_To do_
Reproduce each of the records below word for word, omitting the pictures from your answer.

_Entries_
+++

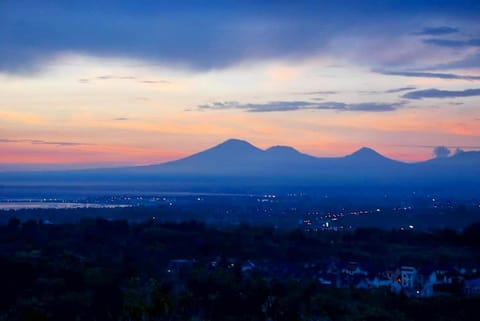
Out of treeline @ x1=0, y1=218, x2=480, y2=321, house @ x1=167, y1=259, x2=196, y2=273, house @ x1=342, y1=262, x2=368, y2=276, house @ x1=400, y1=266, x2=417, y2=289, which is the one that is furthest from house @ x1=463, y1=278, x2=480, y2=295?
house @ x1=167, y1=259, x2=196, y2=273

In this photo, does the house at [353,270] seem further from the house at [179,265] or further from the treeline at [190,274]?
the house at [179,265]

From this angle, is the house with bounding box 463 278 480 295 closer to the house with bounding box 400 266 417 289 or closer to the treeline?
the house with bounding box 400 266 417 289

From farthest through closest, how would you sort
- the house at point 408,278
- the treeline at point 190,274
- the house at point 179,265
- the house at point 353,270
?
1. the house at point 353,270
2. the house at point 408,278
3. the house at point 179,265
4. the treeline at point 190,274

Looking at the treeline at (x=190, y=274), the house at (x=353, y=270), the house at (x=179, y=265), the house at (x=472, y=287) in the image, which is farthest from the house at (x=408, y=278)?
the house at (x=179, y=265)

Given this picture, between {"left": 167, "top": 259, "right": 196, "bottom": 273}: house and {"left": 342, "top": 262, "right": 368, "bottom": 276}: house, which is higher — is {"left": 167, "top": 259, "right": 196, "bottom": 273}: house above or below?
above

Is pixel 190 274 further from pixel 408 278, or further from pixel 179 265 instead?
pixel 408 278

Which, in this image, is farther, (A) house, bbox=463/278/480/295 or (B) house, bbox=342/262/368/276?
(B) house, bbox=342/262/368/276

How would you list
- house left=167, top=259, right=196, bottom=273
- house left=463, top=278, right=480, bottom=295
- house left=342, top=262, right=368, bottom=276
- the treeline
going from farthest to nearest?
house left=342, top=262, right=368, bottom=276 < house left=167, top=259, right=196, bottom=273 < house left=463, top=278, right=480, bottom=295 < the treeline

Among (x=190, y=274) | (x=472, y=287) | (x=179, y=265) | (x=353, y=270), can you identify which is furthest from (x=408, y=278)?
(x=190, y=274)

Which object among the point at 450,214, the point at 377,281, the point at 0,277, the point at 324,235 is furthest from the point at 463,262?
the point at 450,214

+++

_Solution to this exercise_
Out of treeline @ x1=0, y1=218, x2=480, y2=321, house @ x1=167, y1=259, x2=196, y2=273, house @ x1=342, y1=262, x2=368, y2=276, house @ x1=400, y1=266, x2=417, y2=289, which is the one that is furthest from house @ x1=463, y1=278, x2=480, y2=295?
house @ x1=167, y1=259, x2=196, y2=273

In this photo, does the house at [353,270] seem further from the house at [179,265] or further from the treeline at [190,274]?
the house at [179,265]

From this angle, is the house with bounding box 463 278 480 295 closer to the house with bounding box 400 266 417 289 or closer to the treeline?
the house with bounding box 400 266 417 289

From farthest through closest, how would you sort
- the house at point 408,278
- the treeline at point 190,274
- the house at point 179,265
- the house at point 353,270
?
1. the house at point 353,270
2. the house at point 408,278
3. the house at point 179,265
4. the treeline at point 190,274

Looking at the treeline at (x=190, y=274), the house at (x=353, y=270), the house at (x=179, y=265), the house at (x=472, y=287) in the image, which is farthest from the house at (x=408, y=278)?
the house at (x=179, y=265)

Given this picture, between {"left": 167, "top": 259, "right": 196, "bottom": 273}: house and {"left": 342, "top": 262, "right": 368, "bottom": 276}: house, which is higher — is {"left": 167, "top": 259, "right": 196, "bottom": 273}: house above or below?
above

Is pixel 190 274 further from pixel 408 278, or further from pixel 179 265 instead?
pixel 408 278

Which, in this image, is farther, (A) house, bbox=463/278/480/295 or (B) house, bbox=342/262/368/276?
(B) house, bbox=342/262/368/276

How would you list
- house left=167, top=259, right=196, bottom=273
- house left=463, top=278, right=480, bottom=295
- house left=342, top=262, right=368, bottom=276
- the treeline
going from farthest to nearest?
house left=342, top=262, right=368, bottom=276 < house left=167, top=259, right=196, bottom=273 < house left=463, top=278, right=480, bottom=295 < the treeline

Among (x=190, y=274) | (x=472, y=287) | (x=179, y=265) | (x=353, y=270), can you identify which is furthest from (x=408, y=278)?
(x=190, y=274)

Which object among the point at 450,214, the point at 377,281, the point at 0,277, the point at 324,235 is furthest from the point at 463,262?
the point at 450,214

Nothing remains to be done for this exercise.